AFFAIRES MUNICIPALES. Le maire de Farnham a dû procéder, en début de semaine, à la lecture à voix haute d’un avis du ministère des Affaires municipales et de l’Occupation du territoire (MAMOT) demandant au conseil de ville de respecter l’encadrement légal prévu pour les emprunts municipaux.

L’intervention du MAMOT fait suite à la plainte d’un citoyen et concerne la procédure utilisée par la Municipalité en février 2013 pour financer l’acquisition de trois propriétés, soit un immeuble de la rue Principale appartenant à Guy Gendron et deux terrains respectivement situés au 400 et au 500 de la rue Jacques-Cartier.

Selon les explications fournies à L’avenir & des Rivières par le maire Josef Hüsler et le directeur général François Giasson, les autorités municipales auraient voulu agir rapidement afin d’éviter que M. Gendron ne vende son immeuble à un tiers.

«La vente de l’immeuble à une autre personne risquait de mettre en péril un projet de salle de spectacle pour lequel la Ville avait déjà acheté et démoli deux autres édifices dans le quadrilatère situé à l’angle des rues Principale et Saint-Vincent», explique le maire  Hüsler.

Le projet a finalement été abandonné et la Municipalité a plutôt décidé de concentrer son attention sur la mise à niveau du centre des arts de la rue Saint-André.

Un simple oubli, dit la Ville

Comme les sommes disponibles dans le fonds de roulement de la Ville de Farnham étaient insuffisantes pour rembourser M. Gendron et financer l’achat des deux autres propriétés, les autorités n’avaient pas d’autre choix que de procéder à un emprunt.

L’adoption d’un règlement d’emprunt aurait cependant occasionné des délais importants pouvant aller jusqu’à six mois.

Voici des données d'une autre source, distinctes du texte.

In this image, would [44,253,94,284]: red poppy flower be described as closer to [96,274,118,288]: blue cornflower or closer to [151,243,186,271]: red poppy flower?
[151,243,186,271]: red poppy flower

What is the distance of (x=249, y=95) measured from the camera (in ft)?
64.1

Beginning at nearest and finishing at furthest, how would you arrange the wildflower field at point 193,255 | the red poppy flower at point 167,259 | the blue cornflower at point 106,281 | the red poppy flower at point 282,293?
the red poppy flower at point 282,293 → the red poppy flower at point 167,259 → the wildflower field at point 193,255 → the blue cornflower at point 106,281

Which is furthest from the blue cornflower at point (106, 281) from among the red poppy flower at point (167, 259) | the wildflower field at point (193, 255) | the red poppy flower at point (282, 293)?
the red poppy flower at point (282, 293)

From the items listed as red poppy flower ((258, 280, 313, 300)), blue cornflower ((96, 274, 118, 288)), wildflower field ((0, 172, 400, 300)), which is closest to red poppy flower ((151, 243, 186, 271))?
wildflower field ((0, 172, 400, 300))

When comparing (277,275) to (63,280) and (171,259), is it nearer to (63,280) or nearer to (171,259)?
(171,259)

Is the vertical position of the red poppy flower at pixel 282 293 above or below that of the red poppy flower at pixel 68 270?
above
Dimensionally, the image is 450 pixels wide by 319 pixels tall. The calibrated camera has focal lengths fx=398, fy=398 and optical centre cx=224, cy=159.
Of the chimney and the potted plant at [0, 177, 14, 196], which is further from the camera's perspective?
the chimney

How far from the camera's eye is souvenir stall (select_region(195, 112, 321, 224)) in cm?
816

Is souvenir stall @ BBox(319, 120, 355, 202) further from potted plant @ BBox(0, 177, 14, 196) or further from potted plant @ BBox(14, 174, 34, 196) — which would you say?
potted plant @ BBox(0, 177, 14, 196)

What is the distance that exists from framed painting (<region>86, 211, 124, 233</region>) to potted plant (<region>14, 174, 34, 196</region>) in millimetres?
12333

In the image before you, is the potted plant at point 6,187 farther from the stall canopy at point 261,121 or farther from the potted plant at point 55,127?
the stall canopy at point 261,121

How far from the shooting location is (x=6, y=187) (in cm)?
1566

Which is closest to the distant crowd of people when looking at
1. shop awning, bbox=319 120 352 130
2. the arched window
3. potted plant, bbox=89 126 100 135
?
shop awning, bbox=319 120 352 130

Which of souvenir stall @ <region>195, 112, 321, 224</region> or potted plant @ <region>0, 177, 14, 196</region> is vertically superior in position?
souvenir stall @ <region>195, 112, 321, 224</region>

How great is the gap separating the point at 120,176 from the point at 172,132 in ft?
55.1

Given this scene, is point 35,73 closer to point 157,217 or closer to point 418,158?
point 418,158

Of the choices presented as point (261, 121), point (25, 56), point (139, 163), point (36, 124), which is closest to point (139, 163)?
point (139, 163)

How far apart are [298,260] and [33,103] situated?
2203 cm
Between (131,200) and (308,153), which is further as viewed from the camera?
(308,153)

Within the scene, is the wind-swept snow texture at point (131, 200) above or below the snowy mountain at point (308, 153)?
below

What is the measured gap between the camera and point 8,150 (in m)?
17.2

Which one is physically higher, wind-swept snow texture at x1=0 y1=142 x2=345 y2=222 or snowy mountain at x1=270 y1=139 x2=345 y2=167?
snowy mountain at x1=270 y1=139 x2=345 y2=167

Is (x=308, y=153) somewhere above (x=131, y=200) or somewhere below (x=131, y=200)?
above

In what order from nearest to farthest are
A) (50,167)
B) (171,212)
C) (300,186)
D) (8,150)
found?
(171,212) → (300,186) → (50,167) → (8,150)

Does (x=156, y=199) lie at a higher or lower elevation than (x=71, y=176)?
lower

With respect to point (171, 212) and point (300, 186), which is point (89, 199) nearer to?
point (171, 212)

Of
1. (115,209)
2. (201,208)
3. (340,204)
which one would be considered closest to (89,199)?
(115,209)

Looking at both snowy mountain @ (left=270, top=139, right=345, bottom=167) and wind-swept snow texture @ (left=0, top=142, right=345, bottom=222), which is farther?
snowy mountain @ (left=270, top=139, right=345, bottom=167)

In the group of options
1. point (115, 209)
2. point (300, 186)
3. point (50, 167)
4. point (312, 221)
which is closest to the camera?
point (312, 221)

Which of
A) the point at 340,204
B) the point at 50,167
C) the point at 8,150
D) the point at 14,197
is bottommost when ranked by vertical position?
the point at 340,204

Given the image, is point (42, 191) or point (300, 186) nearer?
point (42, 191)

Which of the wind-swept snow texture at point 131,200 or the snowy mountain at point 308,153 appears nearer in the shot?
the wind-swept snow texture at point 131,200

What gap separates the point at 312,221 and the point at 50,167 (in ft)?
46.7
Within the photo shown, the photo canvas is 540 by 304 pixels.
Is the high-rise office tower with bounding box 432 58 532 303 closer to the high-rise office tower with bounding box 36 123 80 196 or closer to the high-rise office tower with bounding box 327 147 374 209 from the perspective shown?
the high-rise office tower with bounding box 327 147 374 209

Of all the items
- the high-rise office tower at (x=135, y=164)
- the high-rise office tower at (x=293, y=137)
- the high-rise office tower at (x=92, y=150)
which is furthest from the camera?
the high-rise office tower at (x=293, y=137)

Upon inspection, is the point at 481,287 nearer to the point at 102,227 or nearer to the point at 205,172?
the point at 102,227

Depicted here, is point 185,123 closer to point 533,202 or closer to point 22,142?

Les autorités ont décidé de prendre arrangement avec une entreprise de gestion locale afin que celle-ci rachète les créances de la Municipalité à un taux d’intérêt annuel de 4,5 %.

«Tout s’est fait de façon légale devant notaire», signale M. Giasson.

Le MAMOT fait cependant remarquer que le mode de financement retenu par la Ville a contribué à augmenter le fardeau financier des payeurs de taxes en raison des intérêts exigés par le prêteur.

«La résolution adoptée par le conseil municipal n’était pas fidèle à l’entente prise avec le prêteur, car il n’y était aucunement fait mention des intérêts à payer. L’erreur a été faite au moment de la rédaction du texte de la résolution et ce détail m’a échappé à la relecture du document. Il ne faut pas interpréter ça comme une cachette, mais comme un oubli», affirme le directeur général de Farnham, qui se dit prêt à prendre le blâme pour ladite erreur.

Ce dernier estime qu’il n’y aurait eu aucun manquement de la part de la Ville si la résolution du conseil municipal avait fait référence au taux d’intérêt de 4,5 % lié au rachat de la créance.

«Si le taux d’intérêt avait été mentionné, ça aurait passé», assure M.Giasson.